I swam #1 in 4:22 (4 min, 22 sec). I hoped to maintain 14SPL but within 100 yards was taking 15SPL then 16SPL near the end. My stroke felt slightly ragged (an effect of “neural rust”?) and thus not resistant to the slight increase in fatigue that follows the first few lengths of any swim.
On #2, I swam no harder — in fact I felt a bit easier – but my time improved to 4:17 and I held 14SPL for the first 200 yards. Why did my Stroke Length hold longer and why did I swim faster? Mainly my stroke felt a bit more “tuned” – I felt noticeably more precision in my movements and timing.
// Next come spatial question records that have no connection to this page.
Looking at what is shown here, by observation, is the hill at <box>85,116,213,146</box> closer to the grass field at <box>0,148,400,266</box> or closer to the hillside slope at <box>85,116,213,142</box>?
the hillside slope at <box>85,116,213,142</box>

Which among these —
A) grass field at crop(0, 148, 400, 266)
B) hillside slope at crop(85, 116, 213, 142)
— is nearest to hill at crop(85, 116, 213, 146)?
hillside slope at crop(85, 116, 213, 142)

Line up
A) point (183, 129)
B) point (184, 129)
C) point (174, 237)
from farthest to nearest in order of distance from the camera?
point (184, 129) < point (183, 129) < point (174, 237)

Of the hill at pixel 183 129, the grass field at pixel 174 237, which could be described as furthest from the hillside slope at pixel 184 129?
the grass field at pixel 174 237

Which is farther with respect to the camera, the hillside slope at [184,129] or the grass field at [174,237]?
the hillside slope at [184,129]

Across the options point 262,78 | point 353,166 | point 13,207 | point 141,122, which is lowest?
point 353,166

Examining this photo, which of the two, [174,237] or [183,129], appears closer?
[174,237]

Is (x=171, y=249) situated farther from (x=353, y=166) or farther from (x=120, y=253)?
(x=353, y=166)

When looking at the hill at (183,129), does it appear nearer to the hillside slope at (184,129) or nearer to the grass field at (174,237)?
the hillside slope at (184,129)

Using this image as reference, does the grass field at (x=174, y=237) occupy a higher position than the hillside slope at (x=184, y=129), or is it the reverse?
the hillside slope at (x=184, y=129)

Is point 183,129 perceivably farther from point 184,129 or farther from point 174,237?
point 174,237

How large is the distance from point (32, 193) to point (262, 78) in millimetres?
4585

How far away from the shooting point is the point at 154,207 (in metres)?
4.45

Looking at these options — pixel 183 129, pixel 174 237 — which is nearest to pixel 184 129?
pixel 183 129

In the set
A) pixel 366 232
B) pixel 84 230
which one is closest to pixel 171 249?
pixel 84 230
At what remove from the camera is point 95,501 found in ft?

That allowed me to cover 300 yards in 5 fewer strokes. And since each stroke takes about a second, I saved 5 seconds from #1.
On #3, again I didn’t increase effort, but held 14 SPL for the entire distance and improved another 3 seconds, to 4:12. Again I saw a direct link betweenstrokes saved and seconds saved;- it took 3 fewer of each to complete the 300. Once again, I experienced a bit more “mojo” in my swim, reflected mainly in a slight, but noticeable, improvement in my sense of integration – arms, legs and torso more in synch.
The takeaway from the first 3 x 300 is that the primary benefit of the warmup period might be more in neural tuning than in the physiological effects that usually get the credit. At least that seems to be the case for me, a reflection of my focus on creating neural adaptation with my practice.
After improving my times while lowering my stroke count over the first 3 x 300, I sensed I had wrung all the improvement I might get out of that strategy, and decided to go the other way – increasing stroke count — on the final 4 x 300. On #s 4 to 6, I would start at 14SPL, then allow myself one more SPL at a pre-selected point.
On #4 I held 14 SPL for the first 250, then increased to 15SPL on the final 50. My time was 4:09, improving by 3 seconds while adding 2 total strokes.
On #5 I held 14 SPL for the first 200 and increased to 15SPL on the final 100, adding 2 more strokes, and again improving by 3 seconds to 4:06.
On #6 I held 14 SPL for the first 150 and 15SPL on the final 150, adding 2 strokes once again – and again I improved by 3 seconds to 4:03.
Over 3 x 300s, I had, in essence, “traded” 6 strokes for a 9-second time improvement. In fact, over the first 6 x 300, I had dropped a total of 19 seconds – but my stroke count was still lower than it had been on #1! At no time had I consciously tried to either “go harder” or “swim faster.” At all times, my instructions to myself were process-oriented – a focus on how I executed my strokes. This is what I mean by a strategic approach to swim training.
On #7, I took 13 SPL on my first length, then held 15SPL for the next 11 lengths. I also switched from bilateral breathing, which I had done up to that point, to breathing left all the way, as I usually do at the critical point in my races. My time was 3:58. This was also the first 300 on which I felt physically taxed. It took enormous discipline to hold 15 SPL on the last few lengths.
How does this very brief practice – 2200 yards and 38 minutes– relate to the 22 miles, and possibly 14 hours it may take to cross the English Channel? Though my practice was brief, for the entire time every cell in my body was organized around getting as much as possible out of each stroke, with the least possible effort. The exacting nature of the task I set myself – and the unblinking focus required to complete it – are also good training for the mental stamina which I believe is even more important than physical endurance in Channel swimming.